If this means that it is essential that all the tools to stop terrorist attacks and radicalisation are in place, few would disagree. New measures may well mean a reduction in civil liberties, more electronic eavesdropping and the like, for intelligence services must be given every means possible to tackle this protean scourge.

In an age when your friendly neighbour could turn out to have been radicalised online and decide to take his life and those of others using just his car as a weapon, the reach and the writ of the state has to run far indeed for it to have any chance of forestalling such attacks.

But there is a big difference between saying that security forces need more powers, and that is the problem, and blaming a community for tolerating extremism.

Let us not forget that both the Manchester bomber, Salman Abedi, and one of the London murderers, Khuram Butt, had been reported to the authorities by friends and associates worried that the men had been radicalised. It seems that neither, however, were deemed high enough priority for continuing surveillance. That is not to blame the security services; instead it points to a massive increase of resources being necessary if men like Abedi and Butt are to be caught in time in future.

What it does not do is suggest that tolerance of extremism is the reason that these attacks took place. The UK community secretary, Sajid Javid, himself a Muslim, says that British Muslims have a “unique burden” to call out extremism: “It is not enough to condemn. Muslims must challenge too ... We can no longer shy away from those difficult conversations.”

Yet it is clear from reporting on their backgrounds that both the men above were “challenged” and had “difficult conversations” at the heart of their communities, in their mosques. The communities did just what Mr Javid is asking them to do and more, since they reported the men. Yet still it is not enough.

There was a time when the hateful preaching of radical extremists like Abu Hamza and Omar Bakri was tolerated, both by their own misguided followers and by the state. (When I asked one Home Office mandarin why the two were not charged, he told me ruefully that they had looked into it and that the law would not allow for prosecution. That was tolerance of a kind that baffled many. Thankfully both are now locked up, Abu Hamza in the US and Bakri in Lebanon.)

**Task data**.
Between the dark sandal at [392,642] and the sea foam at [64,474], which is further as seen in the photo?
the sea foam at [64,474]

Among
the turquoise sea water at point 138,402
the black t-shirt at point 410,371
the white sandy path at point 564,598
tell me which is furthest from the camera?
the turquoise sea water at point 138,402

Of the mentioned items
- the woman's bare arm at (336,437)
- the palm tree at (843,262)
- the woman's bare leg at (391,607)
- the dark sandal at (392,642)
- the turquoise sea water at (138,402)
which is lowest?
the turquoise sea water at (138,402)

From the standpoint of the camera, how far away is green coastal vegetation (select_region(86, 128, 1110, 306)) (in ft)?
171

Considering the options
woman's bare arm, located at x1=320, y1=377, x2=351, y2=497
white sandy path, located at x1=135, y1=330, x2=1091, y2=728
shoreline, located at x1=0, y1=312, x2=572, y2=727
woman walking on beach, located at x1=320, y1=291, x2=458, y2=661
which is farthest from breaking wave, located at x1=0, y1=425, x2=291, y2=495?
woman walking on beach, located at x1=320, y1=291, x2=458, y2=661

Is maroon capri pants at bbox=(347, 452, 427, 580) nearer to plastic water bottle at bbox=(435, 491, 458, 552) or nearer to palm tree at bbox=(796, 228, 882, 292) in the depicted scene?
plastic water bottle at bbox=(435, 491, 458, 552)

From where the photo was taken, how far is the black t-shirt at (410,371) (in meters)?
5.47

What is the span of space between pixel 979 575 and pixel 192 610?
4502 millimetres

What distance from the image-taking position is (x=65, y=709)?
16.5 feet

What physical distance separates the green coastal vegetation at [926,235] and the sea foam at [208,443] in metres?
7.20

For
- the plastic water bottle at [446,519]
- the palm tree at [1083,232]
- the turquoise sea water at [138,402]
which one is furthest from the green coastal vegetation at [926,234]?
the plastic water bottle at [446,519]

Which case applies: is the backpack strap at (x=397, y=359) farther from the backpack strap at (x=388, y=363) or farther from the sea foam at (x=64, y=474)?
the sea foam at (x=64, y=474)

**Given request 1**.
Write out the piece on extremism between "There was a" and "Bakri in Lebanon.)", inclusive.
**Given request 2**.
Which lines of the entries contain the word "dark"? Gather every one of them.
The piece on extremism and the entries are unrelated material.

**Task solution 1**.
There was a time when the hateful preaching of radical extremists like Abu Hamza and Omar Bakri was tolerated, both by their own misguided followers and by the state. (When I asked one Home Office mandarin why the two were not charged, he told me ruefully that they had looked into it and that the law would not allow for prosecution. That was tolerance of a kind that baffled many. Thankfully both are now locked up, Abu Hamza in the US and Bakri in Lebanon.)

**Task solution 2**.
Between the dark sandal at [392,642] and the sea foam at [64,474], which is further as seen in the photo?
- the dark sandal at (392,642)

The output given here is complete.